▶ **To do**: The data below must be repeated exactly. Leave nothing out.

── Given records ──

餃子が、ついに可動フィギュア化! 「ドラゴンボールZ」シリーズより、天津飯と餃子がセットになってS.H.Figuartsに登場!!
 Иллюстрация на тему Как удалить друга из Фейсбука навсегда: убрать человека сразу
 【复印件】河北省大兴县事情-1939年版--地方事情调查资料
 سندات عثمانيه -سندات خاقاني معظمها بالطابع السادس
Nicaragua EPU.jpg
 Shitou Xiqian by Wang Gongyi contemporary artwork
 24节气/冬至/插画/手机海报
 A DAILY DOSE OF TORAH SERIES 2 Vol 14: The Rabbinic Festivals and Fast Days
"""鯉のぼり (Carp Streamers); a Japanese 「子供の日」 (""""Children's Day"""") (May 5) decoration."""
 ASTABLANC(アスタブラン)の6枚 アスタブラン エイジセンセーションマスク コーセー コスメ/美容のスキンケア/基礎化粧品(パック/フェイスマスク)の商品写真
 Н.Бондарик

───

▶ **Task result**:
餃子が、ついに可動フィギュア化! 「ドラゴンボールZ」シリーズより、天津飯と餃子がセットになってS.H.Figuartsに登場!!
 Иллюстрация на тему Как удалить друга из Фейсбука навсегда: убрать человека сразу
 【复印件】河北省大兴县事情-1939年版--地方事情调查资料
 سندات عثمانيه -سندات خاقاني معظمها بالطابع السادس
Nicaragua EPU.jpg
 Shitou Xiqian by Wang Gongyi contemporary artwork
 24节气/冬至/插画/手机海报
 A DAILY DOSE OF TORAH SERIES 2 Vol 14: The Rabbinic Festivals and Fast Days
"""鯉のぼり (Carp Streamers); a Japanese 「子供の日」 (""""Children's Day"""") (May 5) decoration."""
 ASTABLANC(アスタブラン)の6枚 アスタブラン エイジセンセーションマスク コーセー コスメ/美容のスキンケア/基礎化粧品(パック/フェイスマスク)の商品写真
 Н.Бондарик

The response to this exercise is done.